Start of Data records
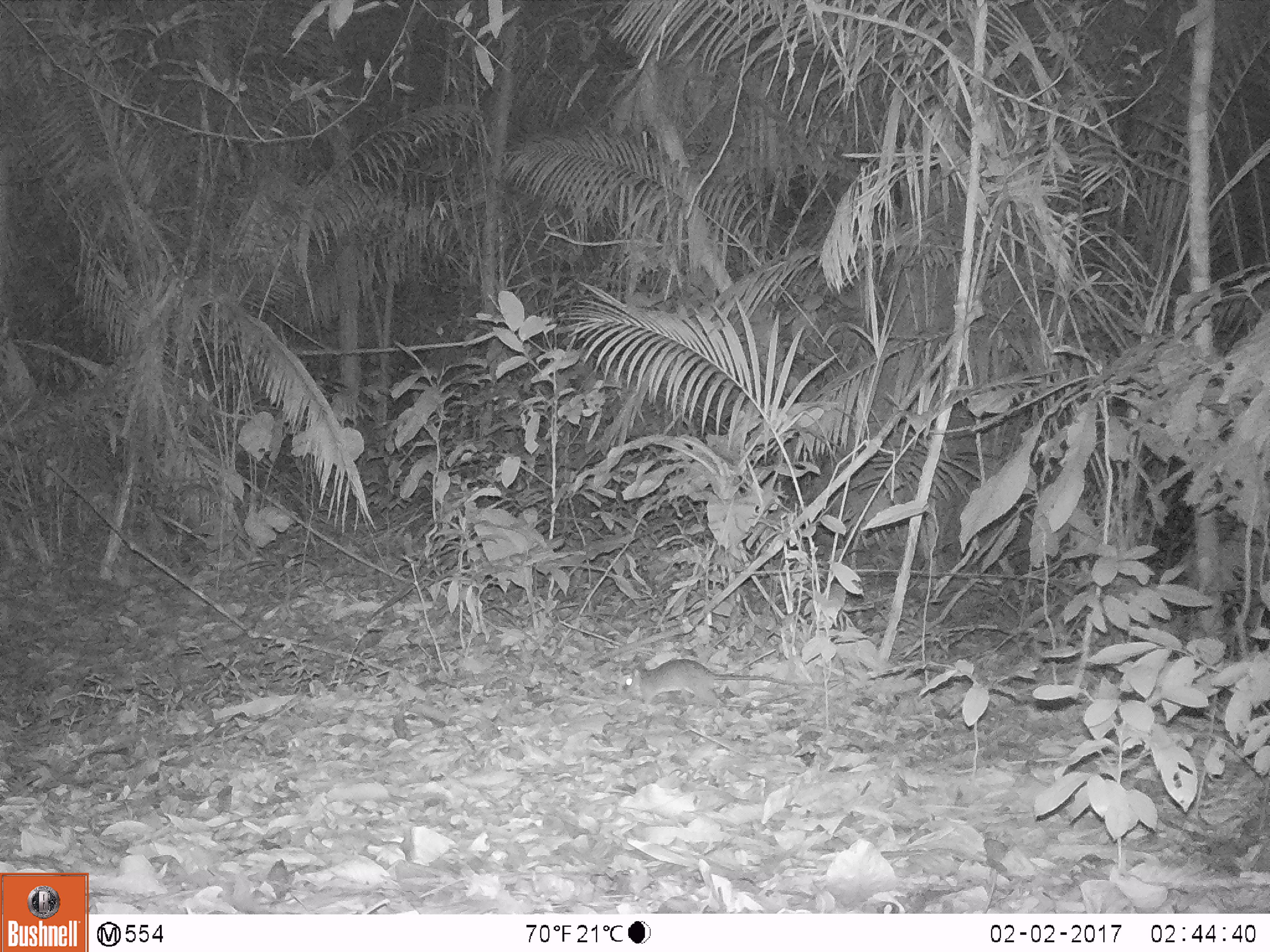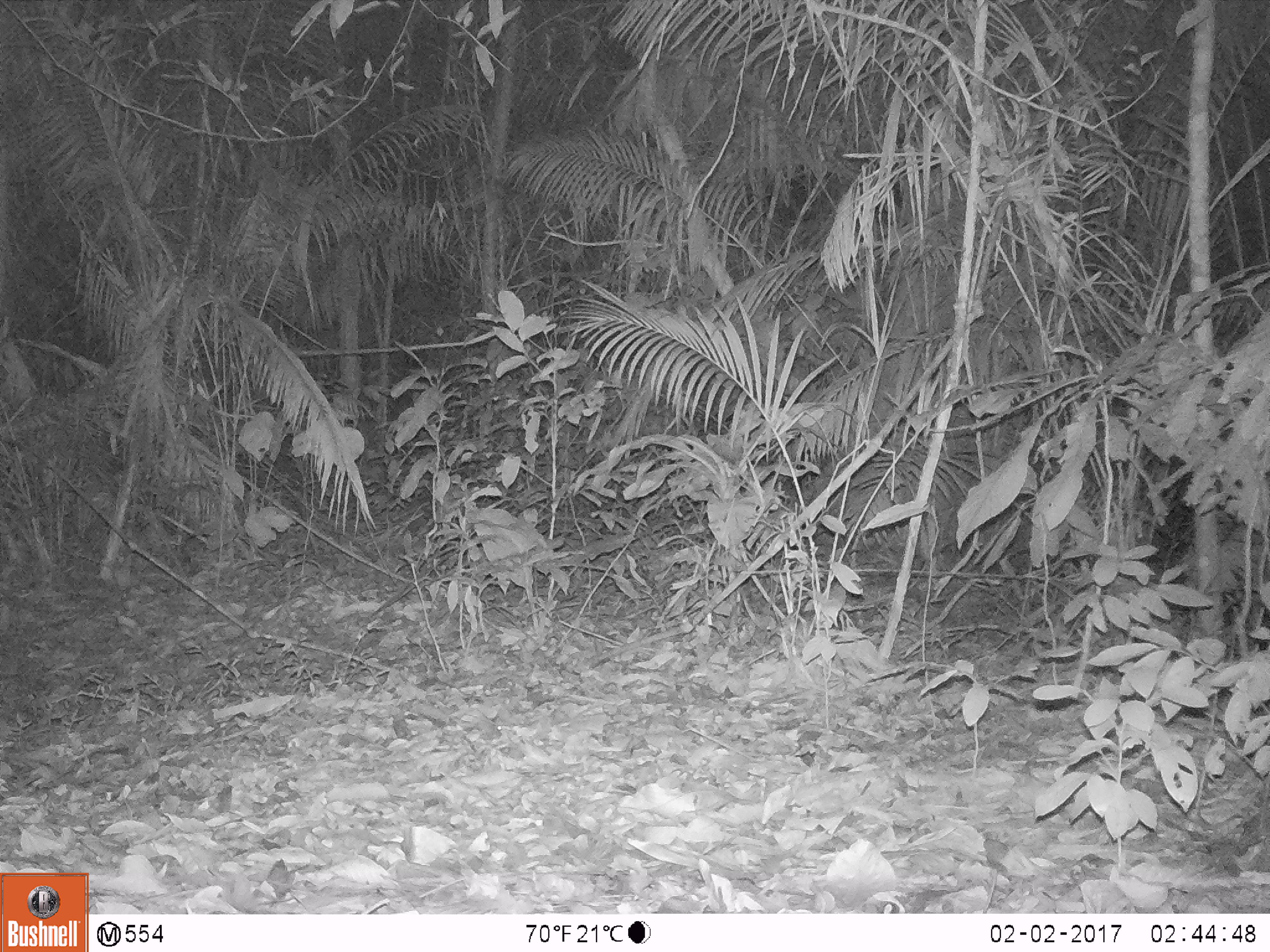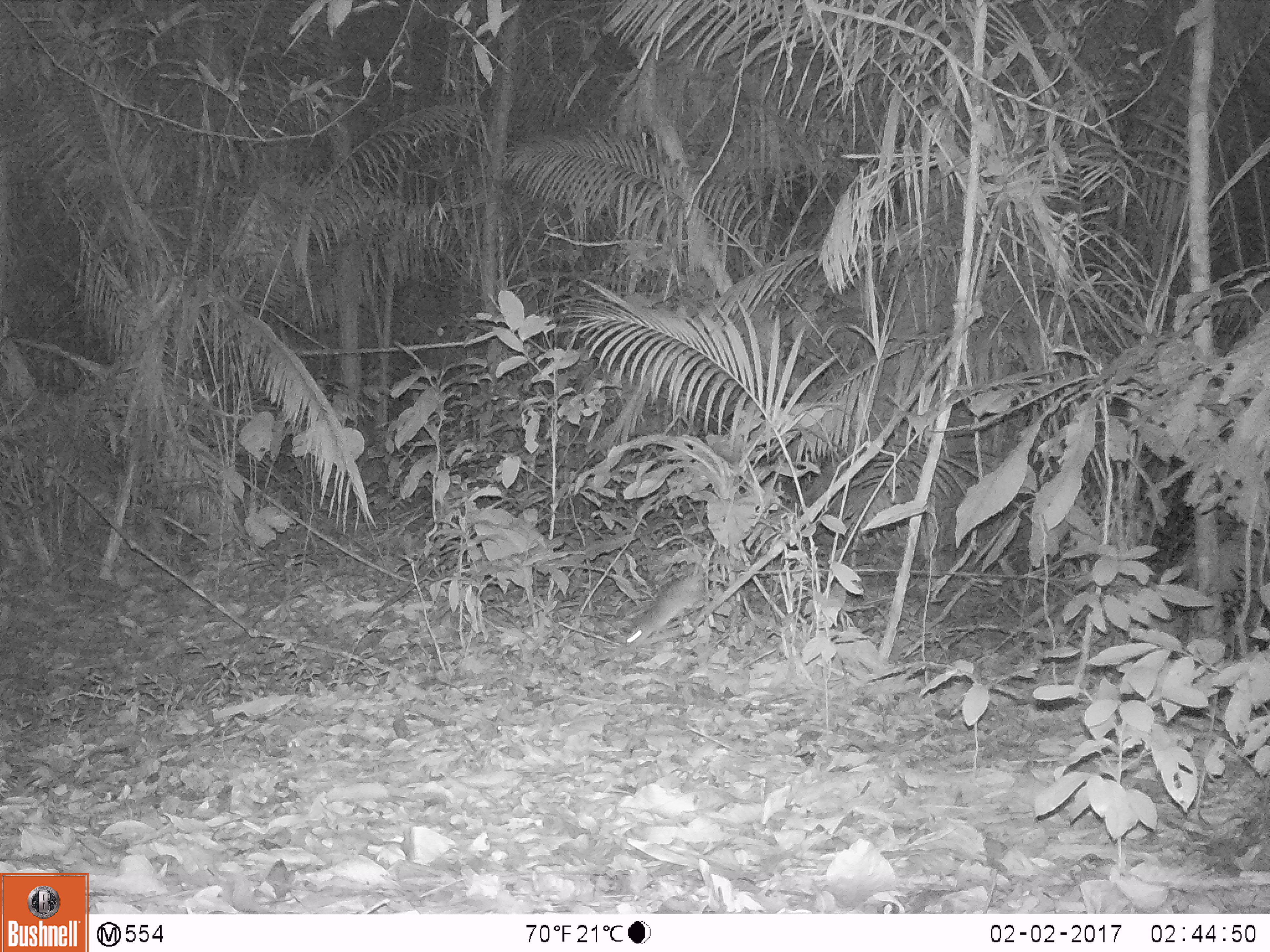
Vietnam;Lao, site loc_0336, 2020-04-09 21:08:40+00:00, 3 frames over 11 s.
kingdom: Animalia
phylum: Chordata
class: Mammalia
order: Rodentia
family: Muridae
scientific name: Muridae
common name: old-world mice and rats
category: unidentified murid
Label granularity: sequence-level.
End of Data records
■ **Try it**
Verbatim output of every entry above is required, though pictures are to be left out.

■ **Worked solution**
Vietnam;Lao, site loc_0336, 2020-04-09 21:08:40+00:00, 3 frames over 11 s.
kingdom: Animalia
phylum: Chordata
class: Mammalia
order: Rodentia
family: Muridae
scientific name: Muridae
common name: old-world mice and rats
category: unidentified murid
Label granularity: sequence-level.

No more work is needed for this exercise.